§ Kaynak metin
Bİr Çocuk Kuvvetlİ Bİr Dersİ İmanİ Almazsa

güldeste

Üye
Katılım
26 Eki 2006
Mesajlar
160
Tepkime puanı
0
Puanları
0
Konum
ANKARA
Risale-i Nur'un fıtraten ve zamanın vaziyetine göre talebesi olacak, başta, masum çocuklardır.

Çünkü bir çocuk, küçüklüğünde kuvvetli bir ders-i imani alamazsa, sonra pek zor ve müşkül bir tarzda İslamiyet ve imanın erkanlarını ruhuna alabilir. Adeta gayr-ı müslim birisinin İslamiyeti kabul etmek derecesinde zor oluyor, yabani düşer.

Bilhassa, peder ve validesini dindar görmezse ve yalnız dünyevi fenlerle zihni terbiye olsa, daha ziyade yabanilik verir. O halde o çocuk, dünyada peder ve validesine hürmet yerinde istiskal edip çabuk ölmelerini arzu ile onlara bir nevi bela olur. Ahirette de onlara şefaatçi değil, belki davacı olur: "Neden imanımı terbiye-i İslamiye ile kurtarmadınız?"

İşte bu hakikate binaen, en bahtiyar çocuklar onlardır ki, Risale-i Nur dairesine girip dünyada peder ve validesine hürmet ve hizmet ve hasenatı ile onların defter-i a maline vefatlarından sonra hasenatı yazdırmakla ve ahirette onlara derecesine göre şefaat etmekle bahtiyar evlat olurlar.
emirdağ lahikası / 39

Çocuk terbiyesi

Çocukla konuşmak


Evet, yüksek bir insan, bir çocukla konuştuğu zaman çocukların şivesiyle konuşursa, çocuğun zihnini okşamış olur. Çocuğun fehmi, onun çat pat söylediği sözlerle ünsiyet peyda eder; söylediklerini dinler ve anlar. Aksi halde, o insanla o çocuk arasında bir malumat alışverişi olamaz.

İşârâtü’l-İcâz, s. 209



Çocukla konuşulsa, çocukça tâbirât istimâl edilir.

Sözler, s. 354


Çocuklara şefkat neyi gerektirir?


Eğer insan bir cesed-i hayvânîden ibaret olsaydı ve kafasında akıl olmasaydı, belki bu masum çocukları muvakkaten eğlendirecek terbiye-i medeniye tabir ettiğiniz ve terbiye-i milliye süsü verdiğiniz bu firengî usul, onlara çocukçasına bir oyuncak olarak, dünyevî bir menfaati verebilirdi. Madem ki o masumlar hayatın dağdağalarına atılacaklar, madem ki insandırlar. Elbette küçük kalblerinde çok uzun arzuları olacak ve küçük kafalarında büyük maksatlar tevellüt edecek. Madem hakikat böyledir; onlara şefkatin muktezası, gayet derecede fakr ve aczinde, gayet kuvvetli bir nokta-i istinadı ve tükenmez bir nokta-i istimdadı, kalblerinde iman-ı billâh ve iman-ı bi’l-âhiret sûretiyle yerleştirmek lâzımdır. Onlara şefkat ve merhamet bununla olur. Yoksa, divane bir validenin, veledini bıçakla kesmesi gibi, hamiyet-i milliye sarhoşluğuyla, o bîçare masumları mânen boğazlamaktır. Cesedini beslemek için beynini ve kalbini çıkarıp ona yedirmek nevinden, vahşiyâne bir gadirdir, bir zulümdür.

§ Yapılacak görev
Lütfen çocuk terbiyesi üzerine olan metinde "Evet, yüksek bir" ile "tâbirât istimâl edilir." arasında kalan kısmı, bu iki ifade de dahil olmak üzere, aynen kopyalayın. Bu iş için satırlara gerek yoktur.

§ Veri kümesi içeriği
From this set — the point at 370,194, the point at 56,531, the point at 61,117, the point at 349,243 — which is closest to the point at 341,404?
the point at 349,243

§ Alıştırma yanıtı
Evet, yüksek bir insan, bir çocukla konuştuğu zaman çocukların şivesiyle konuşursa, çocuğun zihnini okşamış olur. Çocuğun fehmi, onun çat pat söylediği sözlerle ünsiyet peyda eder; söylediklerini dinler ve anlar. Aksi halde, o insanla o çocuk arasında bir malumat alışverişi olamaz.

İşârâtü’l-İcâz, s. 209



Çocukla konuşulsa, çocukça tâbirât istimâl edilir.